[WHAT IS EXPECTED]:
Convert the rows, starting at the first one and ending at the row containing "What is the title of the chart? Результаты", into a Markdown table with the columns Number and Text. Leave out any blank lines.

ENTRIES SUPPLIED START

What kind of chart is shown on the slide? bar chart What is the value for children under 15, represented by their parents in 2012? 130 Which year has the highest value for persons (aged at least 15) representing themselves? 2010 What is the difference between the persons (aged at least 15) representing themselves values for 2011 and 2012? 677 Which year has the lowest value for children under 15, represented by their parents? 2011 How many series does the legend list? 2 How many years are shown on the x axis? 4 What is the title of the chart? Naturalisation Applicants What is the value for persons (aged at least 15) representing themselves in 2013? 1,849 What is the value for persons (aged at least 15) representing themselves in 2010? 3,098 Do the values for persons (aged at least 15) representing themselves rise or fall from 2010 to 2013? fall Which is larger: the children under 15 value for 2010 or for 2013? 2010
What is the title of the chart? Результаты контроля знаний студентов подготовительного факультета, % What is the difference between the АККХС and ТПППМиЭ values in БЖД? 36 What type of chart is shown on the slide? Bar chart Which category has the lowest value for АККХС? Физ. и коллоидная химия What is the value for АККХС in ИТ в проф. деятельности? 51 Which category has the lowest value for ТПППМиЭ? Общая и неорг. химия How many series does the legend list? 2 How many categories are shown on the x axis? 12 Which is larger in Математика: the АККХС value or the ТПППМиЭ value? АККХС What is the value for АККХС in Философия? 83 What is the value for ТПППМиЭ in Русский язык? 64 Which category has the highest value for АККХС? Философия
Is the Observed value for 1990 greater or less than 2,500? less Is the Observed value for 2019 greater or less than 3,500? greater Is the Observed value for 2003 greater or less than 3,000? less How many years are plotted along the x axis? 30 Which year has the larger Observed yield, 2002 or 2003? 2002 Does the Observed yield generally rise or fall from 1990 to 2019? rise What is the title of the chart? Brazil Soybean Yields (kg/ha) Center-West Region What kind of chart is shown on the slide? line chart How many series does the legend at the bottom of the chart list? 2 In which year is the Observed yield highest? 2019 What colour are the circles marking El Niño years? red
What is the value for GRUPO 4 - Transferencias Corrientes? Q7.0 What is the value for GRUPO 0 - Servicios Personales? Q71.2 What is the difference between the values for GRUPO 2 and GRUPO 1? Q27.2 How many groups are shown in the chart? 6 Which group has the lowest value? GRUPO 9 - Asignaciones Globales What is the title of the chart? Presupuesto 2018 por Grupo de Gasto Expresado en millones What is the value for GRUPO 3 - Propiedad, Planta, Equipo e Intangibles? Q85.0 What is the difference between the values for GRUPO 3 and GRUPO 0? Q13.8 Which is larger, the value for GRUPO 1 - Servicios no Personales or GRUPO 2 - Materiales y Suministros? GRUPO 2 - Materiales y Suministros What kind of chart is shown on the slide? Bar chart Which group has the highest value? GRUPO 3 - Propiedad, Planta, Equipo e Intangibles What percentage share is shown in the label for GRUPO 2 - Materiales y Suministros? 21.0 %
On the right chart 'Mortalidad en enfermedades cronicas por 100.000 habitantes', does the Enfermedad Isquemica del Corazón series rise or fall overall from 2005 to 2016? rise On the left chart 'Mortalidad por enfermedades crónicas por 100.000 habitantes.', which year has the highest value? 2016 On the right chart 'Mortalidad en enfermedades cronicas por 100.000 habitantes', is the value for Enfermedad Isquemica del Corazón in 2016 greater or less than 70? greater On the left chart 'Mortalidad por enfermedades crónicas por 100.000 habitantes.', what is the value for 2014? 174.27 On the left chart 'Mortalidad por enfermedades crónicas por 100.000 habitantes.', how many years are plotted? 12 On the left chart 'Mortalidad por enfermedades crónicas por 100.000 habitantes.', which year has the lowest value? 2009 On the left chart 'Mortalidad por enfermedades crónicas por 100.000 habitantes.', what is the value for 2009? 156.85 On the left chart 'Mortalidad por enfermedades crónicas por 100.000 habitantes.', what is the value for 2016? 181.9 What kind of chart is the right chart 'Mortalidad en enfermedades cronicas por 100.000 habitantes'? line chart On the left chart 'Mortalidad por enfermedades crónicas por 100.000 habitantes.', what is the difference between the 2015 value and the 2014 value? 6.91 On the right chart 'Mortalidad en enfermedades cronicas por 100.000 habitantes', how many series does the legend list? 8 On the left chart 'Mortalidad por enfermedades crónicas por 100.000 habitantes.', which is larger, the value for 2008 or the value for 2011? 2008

ENTRIES SUPPLIED END

[SOLUTION FOR THIS EXERCISE]:
| Number | Text |
|---|---|
| 1 | What kind of chart is shown on the slide? bar chart What is the value for children under 15, represented by their parents in 2012? 130 Which year has the highest value for persons (aged at least 15) representing themselves? 2010 What is the difference between the persons (aged at least 15) representing themselves values for 2011 and 2012? 677 Which year has the lowest value for children under 15, represented by their parents? 2011 How many series does the legend list? 2 How many years are shown on the x axis? 4 What is the title of the chart? Naturalisation Applicants What is the value for persons (aged at least 15) representing themselves in 2013? 1,849 What is the value for persons (aged at least 15) representing themselves in 2010? 3,098 Do the values for persons (aged at least 15) representing themselves rise or fall from 2010 to 2013? fall Which is larger: the children under 15 value for 2010 or for 2013? 2010 |
| 2 | What is the title of the chart? Результаты контроля знаний студентов подготовительного факультета, % What is the difference between the АККХС and ТПППМиЭ values in БЖД? 36 What type of chart is shown on the slide? Bar chart Which category has the lowest value for АККХС? Физ. и коллоидная химия What is the value for АККХС in ИТ в проф. деятельности? 51 Which category has the lowest value for ТПППМиЭ? Общая и неорг. химия How many series does the legend list? 2 How many categories are shown on the x axis? 12 Which is larger in Математика: the АККХС value or the ТПППМиЭ value? АККХС What is the value for АККХС in Философия? 83 What is the value for ТПППМиЭ in Русский язык? 64 Which category has the highest value for АККХС? Философия |